I have a few memories with my mother that I cherish more than any others.  As I think back on them now, I realize they all have one thing in common; they are times where my mother had broken the rules, or told me a story of a time when she did something she wasn’t supposed to.  I hold on to these memories as if they are the only ones we have.  Now I realize these are the few times I felt like I truly understood her, connected with her.

I recently listened to a podcast by Brene Brown on vulnerability. At first, it didn’t seem like something I’d be in to, but then she started talking about creating a list of the traits of people who were happy, and traits of people who were not.  The traits that ended up on the ‘bad’ list, as she calls it, were things like perfectionism and judgement.  She said (and I loosely paraphrase) that people who were unhappy try to do it all, do it perfectly, look perfect while doing it, and make it look easy.

The Antidote

Eckhart Tolle – Real Pleasure Comes from Just Being

Eckhart Tolle tries to explain that happiness and meaning come only when one can just be in life, and let things happen as they may.  Not try to control them, and definitely not try to make them perfect.

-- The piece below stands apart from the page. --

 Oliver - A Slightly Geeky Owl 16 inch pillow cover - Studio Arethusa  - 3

I am getting a bit more successful at this strategy, but still struggle with it each day.  I used to schedule so much into every day and weekend that I was always in a hurry, always stressed, and never able to enjoy anything that I was doing even though the whole point of all my plans was to enjoy them.  But after my husband talked me in to only planning one or two things during the week and every other weekend free, I really began to get it.  Now that I have all these ‘free’ days, I’m able to do more when I feel like it, able to meet many of the random requests of my kids, and we feel so much more happy and satisfied.

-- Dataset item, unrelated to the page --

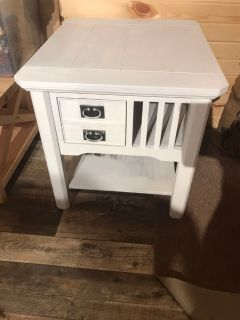 Beautiful accent table!!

There are two people close to me that I admire above all others I know well: my late grandma, and my mother-in-law.  I had never really been able to pinpoint why I looked up to them so much until now.  They are the two people who make me the happiest to be around, that make me feel good about myself and all I do, and don’t try to make things perfect. They’ve never tried to schedule or control things, but just appreciate being, going with the flow, and letting things come as they may. My dream is to be happy just being, like them.  I am happy to have them in my life.  I am happy to be.